Perpetual Forge of Idols
So John Calvin (whom I have been reading for my course at Nashotah House) described the human heart. Here he is hearkening back to the first chapters of Genesis, which is where we should start too. My high school motto was ‘finis origine pendet,’ ‘the end depends on the beginning,’ and that is true of the Bible too. Everything (except the name of Jesus of course), is already there. God is before everything created, which He made by His Word without any help from us, and which he remains sovereign over. As for us, we are made ‘in His image,’ which I take to mean that we are the creatures capable of and intended for His worship, on behalf of the whole creation. In other words, we are not part of the divine, nor possess any spark of His in us innately. We were created for this relationship with Him. Inherently we are not self-standing, and without him we are unsettled, searching (what Augustine famously calls ‘restless’). Of course the narrative turns in chapter 3 to the negative inverse of this in the story of the fall. Our sinfulness has, because of our being ‘in the image,’ a particular shape, namely the distortion of this Godwardness. Satan whispers to Adam that we should not obey, since God is only keeping us from being ‘like gods.’ And that is what the human heart really wants, the root of our corruption, the displacement of Creator by the created. To create ourselves, to be the masters of life and death, to worship ourselves: the word for this in the Bible is ‘idolatry,’ but it is not simply what pagan foreigners do, or our pagan ancestors did, but rather the ‘flip side’ of every human heart, the evil double of ‘the better angels of our nature’ (Lincoln). To return for a moment to Calvin, before he spoke of us as ‘forges of idols,’ he spoke of our possession of the ‘sense of the divine,’ what is sometimes called the ‘God shaped hole in the heart.’ Alas, they go together.

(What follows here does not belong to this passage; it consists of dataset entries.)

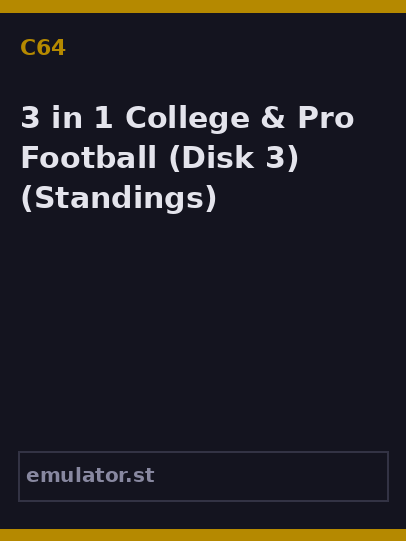 C64

3 in 1 College & Pro Football (Disk 3) (Standings)

emulator.st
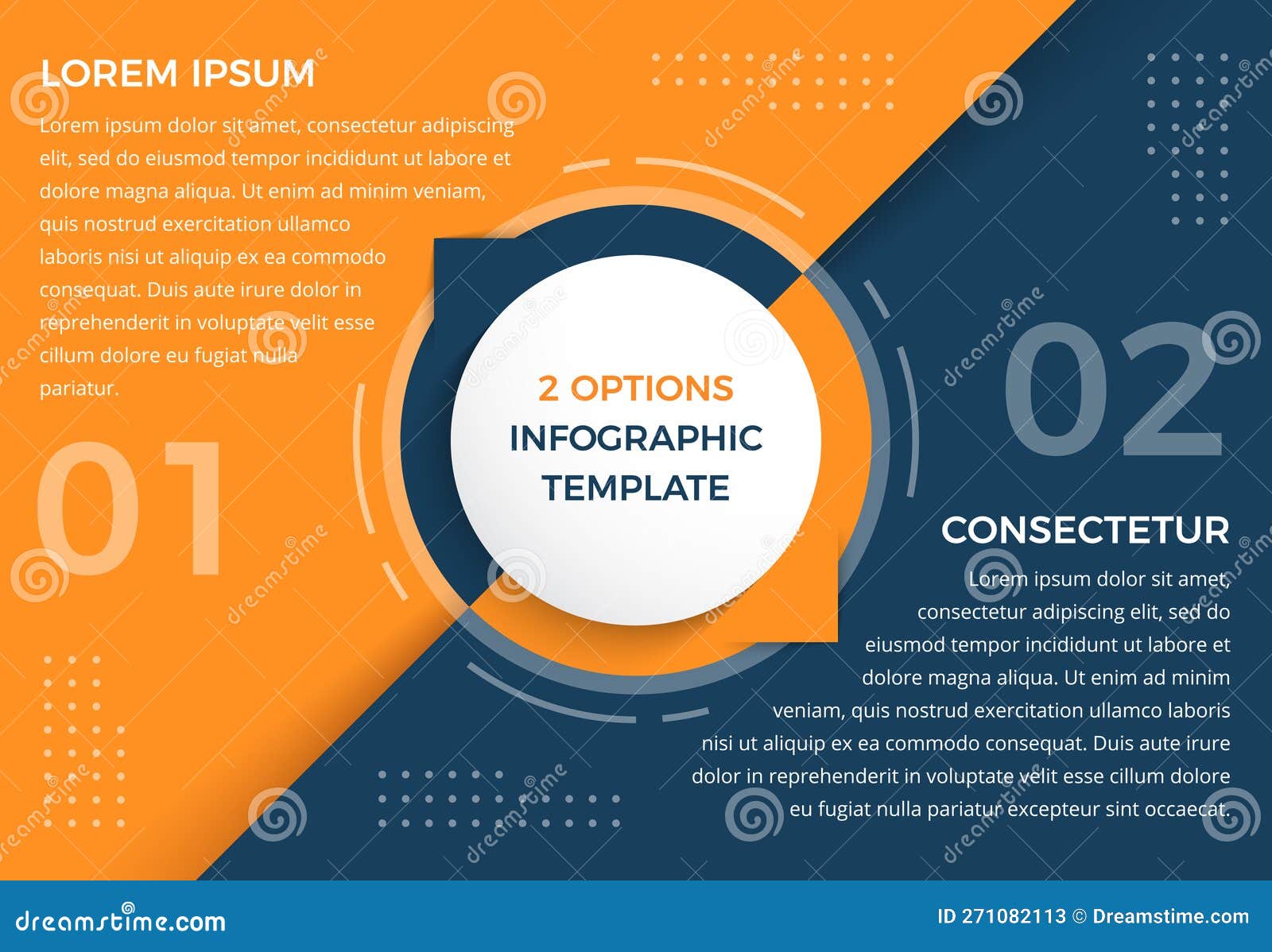 LOREM IPSUM

Lorem ipsum dolor sit amet, consectetur adipiscing elit, sed do eiusmod tempor incididunt ut labore et dolore magna aliqua. Ut enim ad minim veniam, quis nostrud exercitation ullamco laboris nisi ut aliquip ex ea commodo consequat. Duis aute irure dolor in reprehenderit in voluptate velit esse cillum dolore eu fugiat nulla pariatur.

01

2 OPTIONS
INFOGRAPHIC
TEMPLATE

02

CONSECTETUR

Lorem ipsum dolor sit amet, consectetur adipiscing elit, sed do eiusmod tempor incididunt ut labore et dolore magna aliqua. Ut enim ad minim veniam, quis nostrud exercitation ullamco laboris nisi ut aliquip ex ea commodo consequat. Duis aute irure dolor in reprehenderit in voluptate velit esse cillum dolore eu fugiat nulla pariatur excepteur sint occaecat.

dreamstime.com

ID 271082113 © Dreamstime.com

Idolatry is the term we as Christians, (whom the Epistle to Diognetus in the early Church called the ‘soul’ of society) need to meditate on at this time in our nation’s life. I have in mind the painful sight of the flags with JESUS and a fish symbol amidst the other insignia and banners, among them white nationalist and anti-Semitic and fascist, displayed by those who stormed the Capitol. The identification of the faith with any ideology or tribalism or nationalism is always misguided, but this one drastically so.
But if we start with the Biblical witness, and follow the thread theologically, there is more to be said, and the more is addressed to each of us where we live! Idolatry is not only what characterizes someone else, nor is it simply left behind upon conversion. As with the Pharisee and the tax-collector in the parable, it is too easy to parcel out ‘image’ and ‘fall’ in this way. It is as forgiven sinners, as recovering idolaters, that we live as Christians. If I may repair again to Reformation doctrine, Luther emphasized that we are Christians who remain ‘at once justified and sinners,’ every day of our lives, ever dependent on grace from the sinless One, growing spiritually at best inch by inch, ever suspicious of our own idolatrous hearts. I have those words of Luther’s, simul Justus et peccator, engraved on my episcopal ring, even as I recall the words with which every auricular confession concludes, ‘and pray for me a sinner.’ Amidst all the hard reckoning ahead, may this truth pervade our lives as the Church, for only so can we be the instrument of reconciliation which our Lord intends us to be.